Community-Level Anomaly Detection for Anti-Money Laundering (1910.11313v1)

Published 24 Oct 2019 in cs.LG, cs.CR, and stat.ML

Abstract: Anomaly detection in networks often boils down to identifying an underlying graph structure on which the abnormal occurrence rests on. Financial fraud schemes are one such example, where more or less intricate schemes are employed in order to elude transaction security protocols. We investigate the problem of learning graph structure representations using adaptations of dictionary learning aimed at encoding connectivity patterns. In particular, we adapt dictionary learning strategies to the specificity of network topologies and propose new methods that impose Laplacian structure on the dictionaries themselves. In one adaption we focus on classifying topologies by working directly on the graph Laplacian and cast the learning problem to accommodate its 2D structure. We tackle the same problem by learning dictionaries which consist of vectorized atomic Laplacians, and provide a block coordinate descent scheme to solve the new dictionary learning formulation. Imposing Laplacian structure on the dictionaries is also proposed in an adaptation of the Single Block Orthogonal learning method. Results on synthetic graph datasets comprising different graph topologies confirm the potential of dictionaries to directly represent graph structure information.

Citations (5)

View on Semantic Scholar

Summary

The paper introduces three innovative dictionary learning methods that embed graph Laplacian constraints to improve detection of anomalous patterns in financial networks.
It employs separable dictionary learning and orthonormal block strategies to reduce computational complexity while maintaining high classification accuracy.
Experimental results show accuracies over 90%, demonstrating the potential of these methods for effectively identifying suspicious transaction structures.

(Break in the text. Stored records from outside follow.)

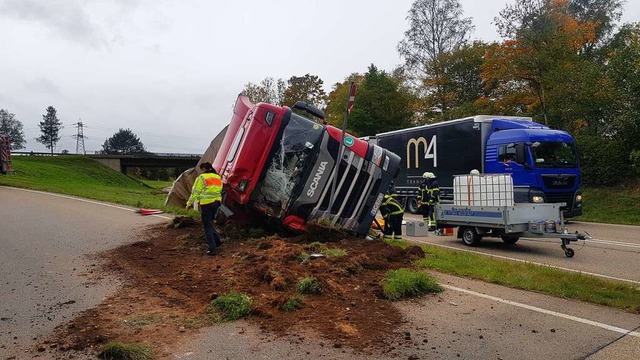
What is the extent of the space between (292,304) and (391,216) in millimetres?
5796

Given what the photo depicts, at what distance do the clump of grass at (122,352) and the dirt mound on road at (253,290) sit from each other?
159 millimetres

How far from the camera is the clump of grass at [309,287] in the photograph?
5398 millimetres

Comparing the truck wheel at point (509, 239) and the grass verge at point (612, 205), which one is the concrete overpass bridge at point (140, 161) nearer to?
the grass verge at point (612, 205)

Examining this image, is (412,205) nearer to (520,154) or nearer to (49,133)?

This paper introduces three novel dictionary learning (DL) methods designed to improve the detection of anomalous network structures, with a specific focus on anti-money laundering (AML) applications. The core idea is to incorporate graph structural information directly into the dictionary learning process, thereby enhancing the ability to distinguish between normal and abnormal connectivity patterns.

Financial transactions can be modeled as graphs where nodes are entities and edges are transactions. Money laundering schemes often create specific, sometimes complex, subgraph structures. The paper aims to identify these patterns by learning representations of graph structures, particularly Laplacians.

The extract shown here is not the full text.